*Task goal*: Reproduce everything from "output = lk.sigmoid(x)" down to "ReLU(x) = max(0, x)" in the deep learning functions reference below, character for character.

Deep Learning Functions Reference¶

LinAlgKit provides comprehensive mathematical functions for building neural networks and deep learning applications.

Table of Contents¶

Activation Functions
Loss Functions
Normalization
Convolution Operations
Weight Initialization
Utility Functions
Advanced Math
Examples

Activation Functions¶

sigmoid(x)¶

Sigmoid activation: σ(x) = 1 / (1 + exp(-x))

import LinAlgKit as lk
import numpy as np

x = np.array([-2, -1, 0, 1, 2])
output = lk.sigmoid(x)
# [0.119, 0.269, 0.5, 0.731, 0.881]

Properties: - Output range: (0, 1) - Used for: Binary classification, gates in LSTMs

relu(x)¶

Rectified Linear Unit: ReLU(x) = max(0, x)

*Supplied information*:
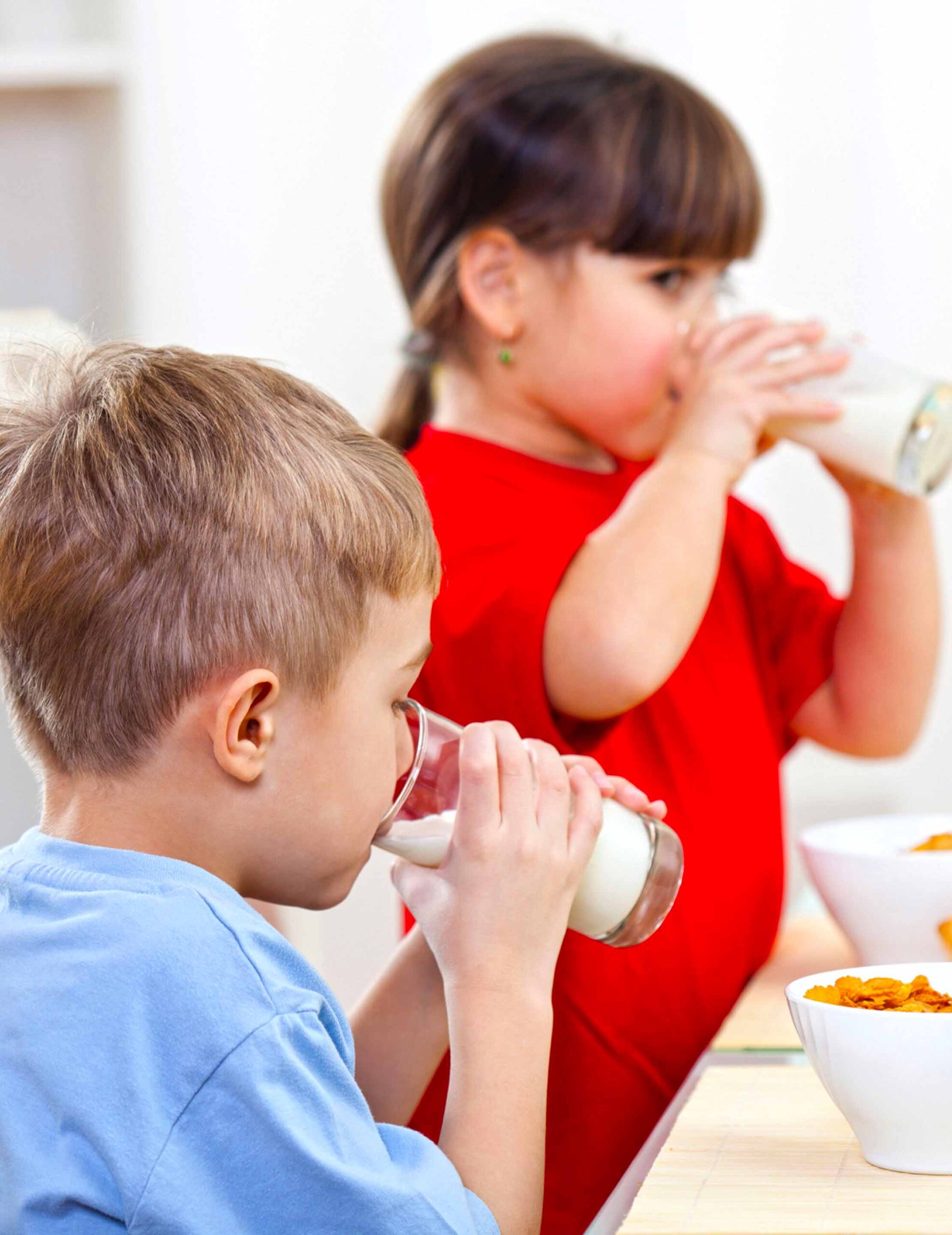 Boy and girl drinking milk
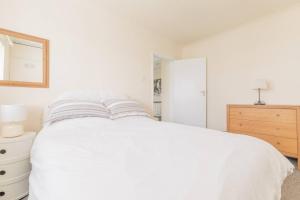 a white bedroom with a white bed and a dresser at Tideway in Whitstable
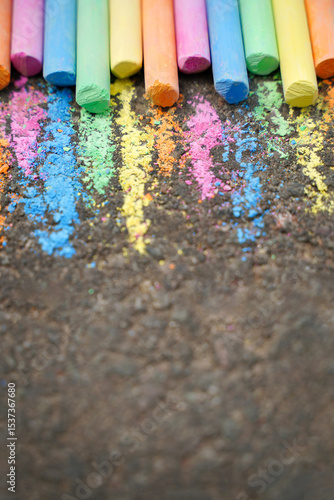 Vibrant chalk art on asphalt. Colorful set of brightly hued chalk sticks arranged on a dark asphalt surface with traces of their pigments creating a lively, textured background. Childhood creativity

*Solution*:
output = lk.sigmoid(x)
# [0.119, 0.269, 0.5, 0.731, 0.881]

Properties: - Output range: (0, 1) - Used for: Binary classification, gates in LSTMs

relu(x)¶

Rectified Linear Unit: ReLU(x) = max(0, x)